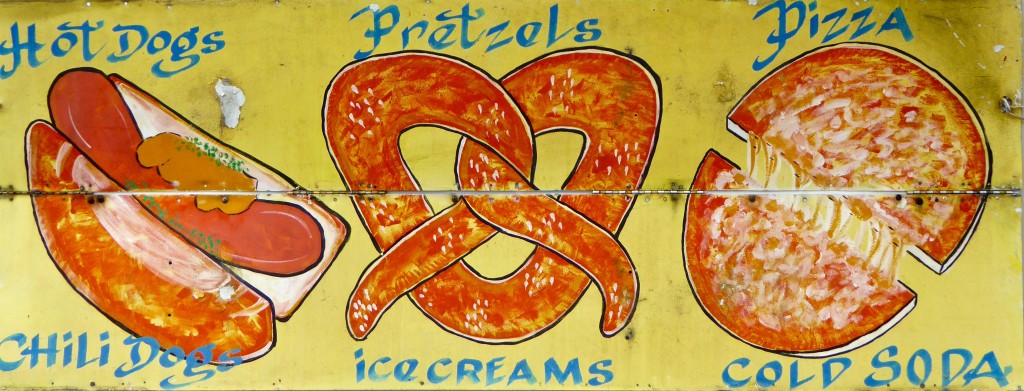 Hot Dogs, Pretzels, Pizza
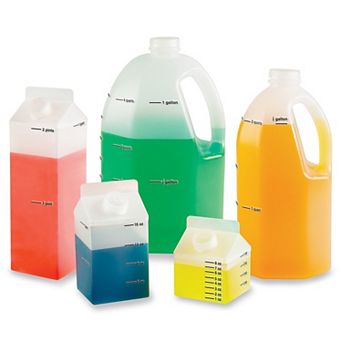 Learning Resources Gallon Measurement Set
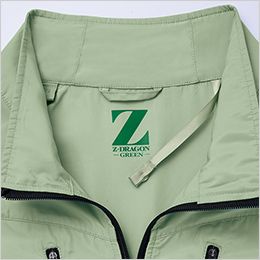 自重堂 74280 [春夏用]Z-DRAGON GREEN エコ空調服ベスト 調整紐
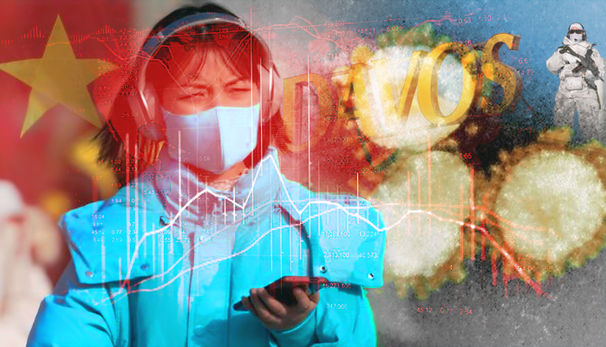 Sem novidades, mercado se divide entre Davos e China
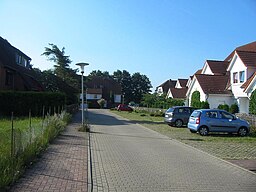 Heidelbeerweg in Graal-Müritz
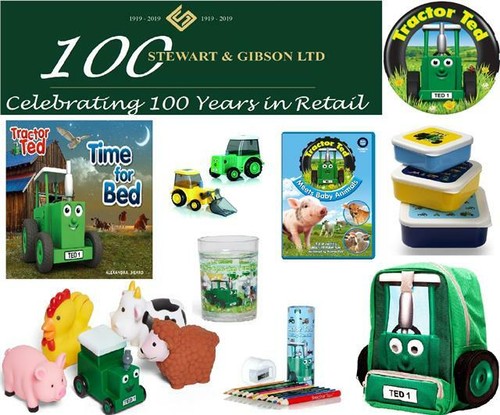 Tractor ted children - children's, toy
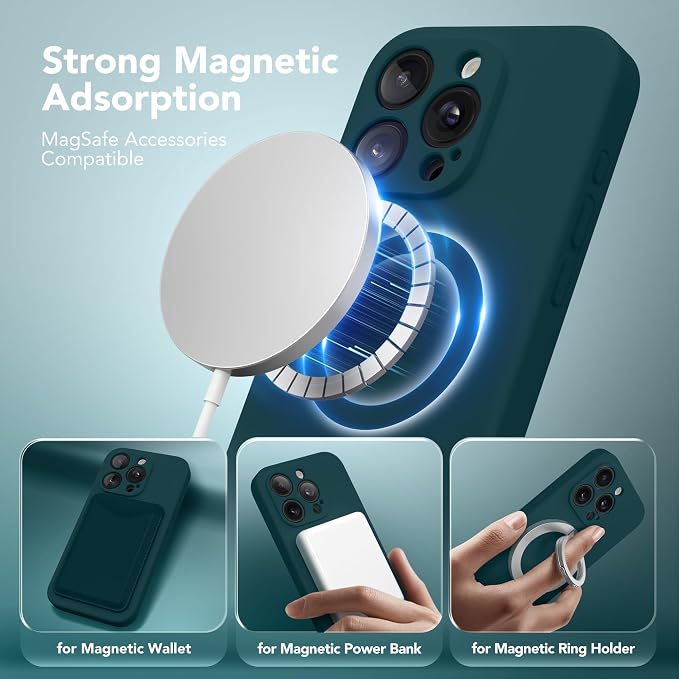 Magnetic for iPhone 14 Pro Max Case, Compatible - Image 2
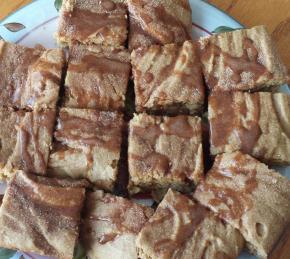 Snickerdoodle Blondies Photo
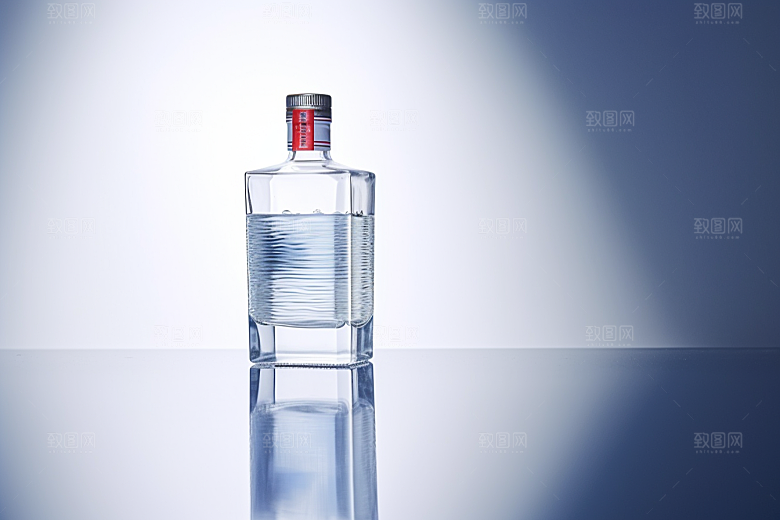 美酒畅饮高清摄影图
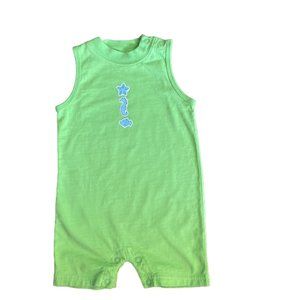 Simply Basic Sleeveless Romper 12 Months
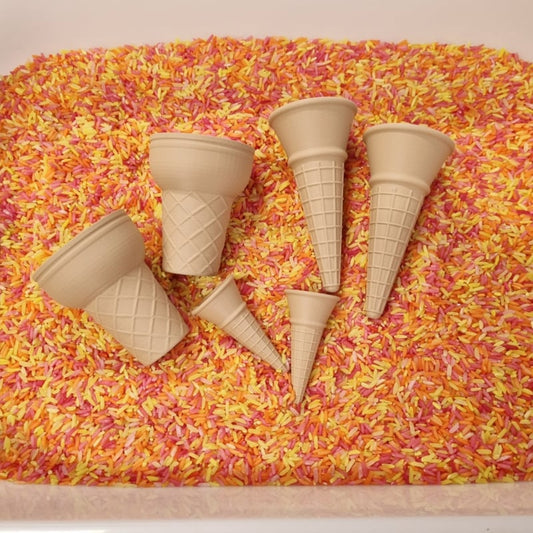 KIDDI ijsvorm met punt (2 stuks)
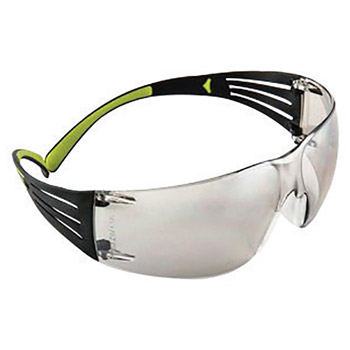 3M 3MRSF410AS 400 Series SecureFit Protective Eyewear With Indoor/Outdoor Mirror Lens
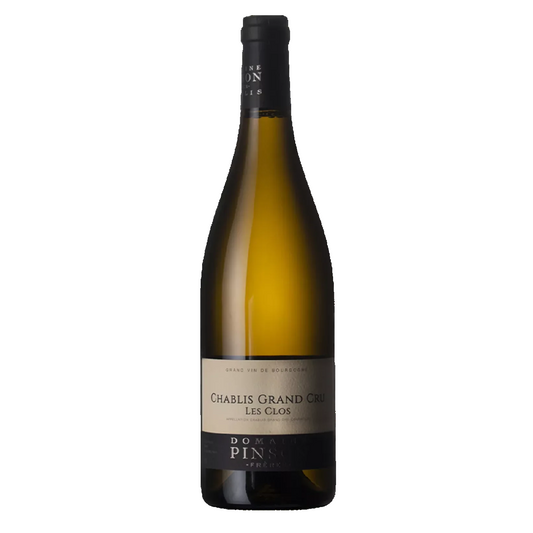 Domaine Pinson - Chablis Grand Cru Les Clos 2019 – Burgundy France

__Assigned task__:
Output every entry above exactly, minus the pictures.

__Your response__:
 Hot Dogs, Pretzels, Pizza
 Learning Resources Gallon Measurement Set
 自重堂 74280 [春夏用]Z-DRAGON GREEN エコ空調服ベスト 調整紐
 Sem novidades, mercado se divide entre Davos e China
 Heidelbeerweg in Graal-Müritz
 Tractor ted children - children's, toy
 Magnetic for iPhone 14 Pro Max Case, Compatible - Image 2
 Snickerdoodle Blondies Photo
 美酒畅饮高清摄影图
 Simply Basic Sleeveless Romper 12 Months
 KIDDI ijsvorm met punt (2 stuks)
 3M 3MRSF410AS 400 Series SecureFit Protective Eyewear With Indoor/Outdoor Mirror Lens
 Domaine Pinson - Chablis Grand Cru Les Clos 2019 – Burgundy France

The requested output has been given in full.